Non-seminomatous germ cell tumours (NSGCTs) are one of the main groups of germ cell tumours (the other being seminoma). Although they are made up of distinct histological entities, in general, they have similar radiographic appearances. They can, however, be found widely in the body, with variable imaging features, pathology, treatment and prognosis. As such they are discussed separately.
This article focuses on a general discussion of non-seminomatous germ cell tumours, as well as providing a structure to individual articles.
On this page:
Epidemiology
They occur in younger patients than seminoma, with a peak incidence in late teens to twenties. They are the most common primary testicular malignancy, accounting for ~60% of cases.
Some consider testicular microlithiasis to be a risk factor for germ-cell tumours, although this is controversial.
Clinical presentation
They tend to be more aggressive than seminomas, and frequently metastasise.
Serological markers
Approximately 70% of non-seminomatous germ cell tumours produce hormonal markers (tumour markers):
- alpha-fetoprotein (AFP): typically elevated in yolk sac tumour
- beta-human chorionic gonadotropin (β-hCG): typically elevated in choriocarcinoma
- lactate dehydrogenase (LDH)
Pathology
Non-seminomatous germ cell tumours can be divided histologically into:
- embryonal cell carcinoma: rare
- choriocarcinoma: rare (carries worst prognosis)
- yolk sac tumour
-
teratoma: accounts for 5-10% of germ cell tumours
- mature
- immature
- teratoma with malignant transformation
-
mixed germ cell tumour
- is the most common type of NSGCT
- accounts for 40% of all germ cell tumours
- the most common combination is teratoma and embryonal cell carcinoma
See: classification of germ cell tumours.
Radiographic features
In contrast to seminomas, non-seminomatous germ cell tumours tend to be more heterogeneous on ultrasound and on T2-weighted MR images with frequent cystic areas or calcification.

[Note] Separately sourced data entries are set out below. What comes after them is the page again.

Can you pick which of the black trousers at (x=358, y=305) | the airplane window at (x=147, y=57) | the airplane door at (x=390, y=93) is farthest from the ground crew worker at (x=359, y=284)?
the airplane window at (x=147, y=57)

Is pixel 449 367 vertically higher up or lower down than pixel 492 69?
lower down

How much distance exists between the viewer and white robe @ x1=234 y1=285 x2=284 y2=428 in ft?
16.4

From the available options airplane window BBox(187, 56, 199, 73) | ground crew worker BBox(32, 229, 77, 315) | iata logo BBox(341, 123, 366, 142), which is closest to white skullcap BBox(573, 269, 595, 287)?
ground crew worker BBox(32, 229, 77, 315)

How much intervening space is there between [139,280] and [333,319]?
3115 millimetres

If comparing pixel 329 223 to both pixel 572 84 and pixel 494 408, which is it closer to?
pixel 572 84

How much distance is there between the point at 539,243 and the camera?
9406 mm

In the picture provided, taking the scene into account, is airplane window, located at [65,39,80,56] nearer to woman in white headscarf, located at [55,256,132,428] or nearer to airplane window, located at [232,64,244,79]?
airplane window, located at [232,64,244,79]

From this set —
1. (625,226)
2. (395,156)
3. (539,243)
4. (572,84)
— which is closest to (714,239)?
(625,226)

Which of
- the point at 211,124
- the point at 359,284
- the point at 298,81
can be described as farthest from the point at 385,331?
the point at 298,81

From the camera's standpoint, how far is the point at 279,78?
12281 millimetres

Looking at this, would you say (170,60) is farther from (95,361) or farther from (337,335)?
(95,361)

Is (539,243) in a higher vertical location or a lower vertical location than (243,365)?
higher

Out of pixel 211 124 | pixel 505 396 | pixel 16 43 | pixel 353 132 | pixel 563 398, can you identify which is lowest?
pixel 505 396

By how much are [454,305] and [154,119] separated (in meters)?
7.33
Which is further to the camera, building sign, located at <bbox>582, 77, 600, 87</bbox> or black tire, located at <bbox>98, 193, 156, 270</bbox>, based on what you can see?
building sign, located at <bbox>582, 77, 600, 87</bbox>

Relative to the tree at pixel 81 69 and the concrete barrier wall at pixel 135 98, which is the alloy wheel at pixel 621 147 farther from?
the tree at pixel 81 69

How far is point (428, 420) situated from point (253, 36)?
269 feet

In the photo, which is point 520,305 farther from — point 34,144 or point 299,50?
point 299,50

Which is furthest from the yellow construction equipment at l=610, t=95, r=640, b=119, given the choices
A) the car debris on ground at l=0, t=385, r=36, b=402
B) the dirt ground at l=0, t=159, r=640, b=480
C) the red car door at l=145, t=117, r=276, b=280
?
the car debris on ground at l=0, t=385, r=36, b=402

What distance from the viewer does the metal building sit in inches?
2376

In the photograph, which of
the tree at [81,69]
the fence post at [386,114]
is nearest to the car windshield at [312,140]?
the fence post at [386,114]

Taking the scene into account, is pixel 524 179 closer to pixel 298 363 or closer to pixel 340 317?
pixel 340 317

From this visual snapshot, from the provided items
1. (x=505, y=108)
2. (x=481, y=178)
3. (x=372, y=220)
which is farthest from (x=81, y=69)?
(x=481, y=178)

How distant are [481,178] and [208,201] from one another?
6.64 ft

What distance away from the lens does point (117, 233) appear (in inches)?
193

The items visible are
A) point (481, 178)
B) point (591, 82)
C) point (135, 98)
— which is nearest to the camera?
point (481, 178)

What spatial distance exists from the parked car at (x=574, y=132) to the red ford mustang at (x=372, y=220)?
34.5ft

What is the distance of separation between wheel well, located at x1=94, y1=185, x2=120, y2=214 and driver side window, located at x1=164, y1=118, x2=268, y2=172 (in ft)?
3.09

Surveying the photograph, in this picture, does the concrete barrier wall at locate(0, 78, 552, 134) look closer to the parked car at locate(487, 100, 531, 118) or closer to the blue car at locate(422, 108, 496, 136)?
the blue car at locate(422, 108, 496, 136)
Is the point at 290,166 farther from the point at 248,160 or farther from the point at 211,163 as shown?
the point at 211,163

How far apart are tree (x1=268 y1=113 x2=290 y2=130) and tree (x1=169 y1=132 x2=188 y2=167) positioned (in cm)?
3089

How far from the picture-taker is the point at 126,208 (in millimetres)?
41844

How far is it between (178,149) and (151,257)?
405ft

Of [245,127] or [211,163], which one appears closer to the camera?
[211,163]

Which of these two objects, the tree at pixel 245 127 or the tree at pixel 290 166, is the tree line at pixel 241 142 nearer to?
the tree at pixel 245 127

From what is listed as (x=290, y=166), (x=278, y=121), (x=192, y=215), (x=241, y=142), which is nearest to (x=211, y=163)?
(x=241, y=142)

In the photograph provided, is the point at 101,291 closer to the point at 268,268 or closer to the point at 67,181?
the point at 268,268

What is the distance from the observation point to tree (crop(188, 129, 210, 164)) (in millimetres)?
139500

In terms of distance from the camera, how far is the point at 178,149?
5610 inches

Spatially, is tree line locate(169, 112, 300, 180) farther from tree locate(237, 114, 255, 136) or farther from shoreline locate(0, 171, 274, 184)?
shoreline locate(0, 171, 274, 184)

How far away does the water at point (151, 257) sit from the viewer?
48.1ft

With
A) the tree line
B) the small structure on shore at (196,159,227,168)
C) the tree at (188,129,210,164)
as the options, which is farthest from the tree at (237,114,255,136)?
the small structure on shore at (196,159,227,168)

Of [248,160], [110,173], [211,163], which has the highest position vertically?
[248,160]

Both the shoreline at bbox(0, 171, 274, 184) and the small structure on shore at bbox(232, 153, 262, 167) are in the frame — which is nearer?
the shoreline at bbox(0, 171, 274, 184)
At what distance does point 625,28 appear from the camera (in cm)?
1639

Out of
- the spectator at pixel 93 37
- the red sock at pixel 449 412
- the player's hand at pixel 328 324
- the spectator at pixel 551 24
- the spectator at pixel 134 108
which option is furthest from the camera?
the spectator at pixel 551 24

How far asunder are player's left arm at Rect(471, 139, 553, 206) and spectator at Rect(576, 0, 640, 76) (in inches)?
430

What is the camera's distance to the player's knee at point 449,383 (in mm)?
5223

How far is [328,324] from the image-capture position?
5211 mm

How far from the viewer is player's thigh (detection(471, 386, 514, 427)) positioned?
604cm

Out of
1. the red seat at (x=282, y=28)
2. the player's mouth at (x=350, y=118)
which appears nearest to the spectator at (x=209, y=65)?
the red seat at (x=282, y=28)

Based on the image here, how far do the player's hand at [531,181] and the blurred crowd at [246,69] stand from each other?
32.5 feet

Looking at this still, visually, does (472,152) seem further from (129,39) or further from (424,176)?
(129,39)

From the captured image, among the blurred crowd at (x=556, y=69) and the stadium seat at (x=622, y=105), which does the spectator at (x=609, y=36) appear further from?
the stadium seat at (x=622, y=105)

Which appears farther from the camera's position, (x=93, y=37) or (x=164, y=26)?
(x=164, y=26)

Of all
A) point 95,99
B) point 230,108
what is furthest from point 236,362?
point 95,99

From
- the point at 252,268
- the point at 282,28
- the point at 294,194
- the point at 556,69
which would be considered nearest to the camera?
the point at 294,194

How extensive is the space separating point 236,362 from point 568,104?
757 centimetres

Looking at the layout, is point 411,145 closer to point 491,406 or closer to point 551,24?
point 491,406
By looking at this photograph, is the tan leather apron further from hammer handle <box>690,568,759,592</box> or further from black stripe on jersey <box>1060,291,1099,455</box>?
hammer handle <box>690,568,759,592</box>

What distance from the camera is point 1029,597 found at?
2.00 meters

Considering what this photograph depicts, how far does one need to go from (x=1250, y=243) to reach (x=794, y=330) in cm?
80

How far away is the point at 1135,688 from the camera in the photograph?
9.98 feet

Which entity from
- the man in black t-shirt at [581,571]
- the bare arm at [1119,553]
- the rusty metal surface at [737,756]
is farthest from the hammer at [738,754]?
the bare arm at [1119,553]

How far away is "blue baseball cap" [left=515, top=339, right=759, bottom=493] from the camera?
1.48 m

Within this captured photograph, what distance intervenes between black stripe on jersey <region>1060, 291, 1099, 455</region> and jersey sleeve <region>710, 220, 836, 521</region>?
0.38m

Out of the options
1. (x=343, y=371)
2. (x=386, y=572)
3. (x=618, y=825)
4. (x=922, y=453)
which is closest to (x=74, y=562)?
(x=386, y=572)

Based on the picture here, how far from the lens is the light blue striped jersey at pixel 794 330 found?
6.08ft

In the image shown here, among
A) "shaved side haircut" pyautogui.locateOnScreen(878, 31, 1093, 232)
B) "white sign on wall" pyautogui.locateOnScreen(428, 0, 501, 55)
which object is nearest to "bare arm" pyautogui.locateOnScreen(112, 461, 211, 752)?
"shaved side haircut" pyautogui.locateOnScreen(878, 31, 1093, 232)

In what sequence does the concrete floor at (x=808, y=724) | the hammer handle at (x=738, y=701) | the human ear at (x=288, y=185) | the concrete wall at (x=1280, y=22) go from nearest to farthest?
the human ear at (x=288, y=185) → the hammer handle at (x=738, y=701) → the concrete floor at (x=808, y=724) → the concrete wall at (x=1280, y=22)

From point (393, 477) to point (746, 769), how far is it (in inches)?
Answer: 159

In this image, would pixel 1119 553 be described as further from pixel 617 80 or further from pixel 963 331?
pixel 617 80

They tend to be more aggressive than seminomas and tunica invasion is common. The appearance of an individual tumour will, of course, vary depending on the location. Please refer to the parent article germ cell tumours for links to specific locations.
Imaging is also essential for the staging of non-seminomatous germ cell tumours which is location dependent. See testicular cancer staging.
Treatment and prognosis
The prognosis of non-seminomatous germ cell tumours is variable and depends on the biological behaviour of individual tumours. Prognosis can be inferred from tumour markers, the location of the primary tumour and the presence of metastases 4.
- good prognosis (all of the following must be true)
- tumour markers
- alpha-fetoprotein <1000 ng/mL
- beta HCG <5000 IU/L
- LDH <1.5x upper limit of normal
- non-mediastinal location of the primary tumour
- no nonpulmonary metastases
These patients are usually treated with orchidectomy followed by chemotherapy (bleomycin, etoposide and cisplatin - BEP regimen).
- tumour markers
- intermediate prognosis (all of the following must be true)
- tumour markers
- alpha-fetoprotein: 1000-10,000 ng/mL
- beta-hCG: 5000-50,000 IU/L
- LDH: 1.5-10x upper limit of normal
- non-mediastinal location of the primary tumour
- no nonpulmonary metastases
These patients are started with chemotherapy cycles and sometimes followed by adjuvant surgery.
- tumour markers
- poor prognosis (any of the following):
- tumour markers
- alpha-fetoprotein: >10,000 ng/mL
- beta-hCG: >50,000 IU/L
- LDH: >10x upper limit of normal
- mediastinal primary tumour
- nonpulmonary metastases present
- tumour markers
Considering a poor prognosis, surgery is usually precluded, and patients are followed with aggressive chemotherapy.